BEGIN

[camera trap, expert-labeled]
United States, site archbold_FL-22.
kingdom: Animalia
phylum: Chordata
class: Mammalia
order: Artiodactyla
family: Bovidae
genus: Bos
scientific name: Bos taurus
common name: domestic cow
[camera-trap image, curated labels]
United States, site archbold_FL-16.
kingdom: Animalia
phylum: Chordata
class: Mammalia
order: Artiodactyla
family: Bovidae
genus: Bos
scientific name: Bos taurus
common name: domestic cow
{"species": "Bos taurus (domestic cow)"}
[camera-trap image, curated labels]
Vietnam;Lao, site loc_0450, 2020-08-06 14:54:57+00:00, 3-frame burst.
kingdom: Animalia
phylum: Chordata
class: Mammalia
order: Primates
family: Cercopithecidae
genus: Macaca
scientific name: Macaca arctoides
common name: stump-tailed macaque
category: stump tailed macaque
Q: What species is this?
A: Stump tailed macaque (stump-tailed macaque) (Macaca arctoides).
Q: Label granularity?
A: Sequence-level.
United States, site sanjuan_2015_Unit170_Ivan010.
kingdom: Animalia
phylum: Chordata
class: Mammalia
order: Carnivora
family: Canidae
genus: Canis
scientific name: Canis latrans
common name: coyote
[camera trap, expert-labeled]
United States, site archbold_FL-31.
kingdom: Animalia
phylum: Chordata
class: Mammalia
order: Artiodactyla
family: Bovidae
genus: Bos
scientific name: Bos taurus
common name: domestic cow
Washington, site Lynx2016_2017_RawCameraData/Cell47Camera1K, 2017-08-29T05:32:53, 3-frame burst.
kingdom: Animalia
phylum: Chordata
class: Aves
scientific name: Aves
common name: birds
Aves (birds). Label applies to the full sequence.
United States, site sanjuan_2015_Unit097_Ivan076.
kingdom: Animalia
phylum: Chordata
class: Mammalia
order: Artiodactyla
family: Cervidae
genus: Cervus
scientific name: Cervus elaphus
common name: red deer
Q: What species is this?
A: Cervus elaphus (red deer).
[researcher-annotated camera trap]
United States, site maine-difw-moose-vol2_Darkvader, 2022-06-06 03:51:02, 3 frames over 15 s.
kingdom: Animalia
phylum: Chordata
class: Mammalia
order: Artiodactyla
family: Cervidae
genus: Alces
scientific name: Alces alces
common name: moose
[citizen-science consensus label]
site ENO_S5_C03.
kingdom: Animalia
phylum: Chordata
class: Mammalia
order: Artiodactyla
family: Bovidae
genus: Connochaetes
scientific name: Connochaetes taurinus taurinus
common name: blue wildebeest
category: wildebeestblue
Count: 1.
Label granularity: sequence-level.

END

What is needed :: In your response, give all the records again with nothing altered.

Exercise response ::
[camera trap, expert-labeled]
United States, site archbold_FL-22.
kingdom: Animalia
phylum: Chordata
class: Mammalia
order: Artiodactyla
family: Bovidae
genus: Bos
scientific name: Bos taurus
common name: domestic cow
[camera-trap image, curated labels]
United States, site archbold_FL-16.
kingdom: Animalia
phylum: Chordata
class: Mammalia
order: Artiodactyla
family: Bovidae
genus: Bos
scientific name: Bos taurus
common name: domestic cow
{"species": "Bos taurus (domestic cow)"}
[camera-trap image, curated labels]
Vietnam;Lao, site loc_0450, 2020-08-06 14:54:57+00:00, 3-frame burst.
kingdom: Animalia
phylum: Chordata
class: Mammalia
order: Primates
family: Cercopithecidae
genus: Macaca
scientific name: Macaca arctoides
common name: stump-tailed macaque
category: stump tailed macaque
Q: What species is this?
A: Stump tailed macaque (stump-tailed macaque) (Macaca arctoides).
Q: Label granularity?
A: Sequence-level.
United States, site sanjuan_2015_Unit170_Ivan010.
kingdom: Animalia
phylum: Chordata
class: Mammalia
order: Carnivora
family: Canidae
genus: Canis
scientific name: Canis latrans
common name: coyote
[camera trap, expert-labeled]
United States, site archbold_FL-31.
kingdom: Animalia
phylum: Chordata
class: Mammalia
order: Artiodactyla
family: Bovidae
genus: Bos
scientific name: Bos taurus
common name: domestic cow
Washington, site Lynx2016_2017_RawCameraData/Cell47Camera1K, 2017-08-29T05:32:53, 3-frame burst.
kingdom: Animalia
phylum: Chordata
class: Aves
scientific name: Aves
common name: birds
Aves (birds). Label applies to the full sequence.
United States, site sanjuan_2015_Unit097_Ivan076.
kingdom: Animalia
phylum: Chordata
class: Mammalia
order: Artiodactyla
family: Cervidae
genus: Cervus
scientific name: Cervus elaphus
common name: red deer
Q: What species is this?
A: Cervus elaphus (red deer).
[researcher-annotated camera trap]
United States, site maine-difw-moose-vol2_Darkvader, 2022-06-06 03:51:02, 3 frames over 15 s.
kingdom: Animalia
phylum: Chordata
class: Mammalia
order: Artiodactyla
family: Cervidae
genus: Alces
scientific name: Alces alces
common name: moose
[citizen-science consensus label]
site ENO_S5_C03.
kingdom: Animalia
phylum: Chordata
class: Mammalia
order: Artiodactyla
family: Bovidae
genus: Connochaetes
scientific name: Connochaetes taurinus taurinus
common name: blue wildebeest
category: wildebeestblue
Count: 1.
Label granularity: sequence-level.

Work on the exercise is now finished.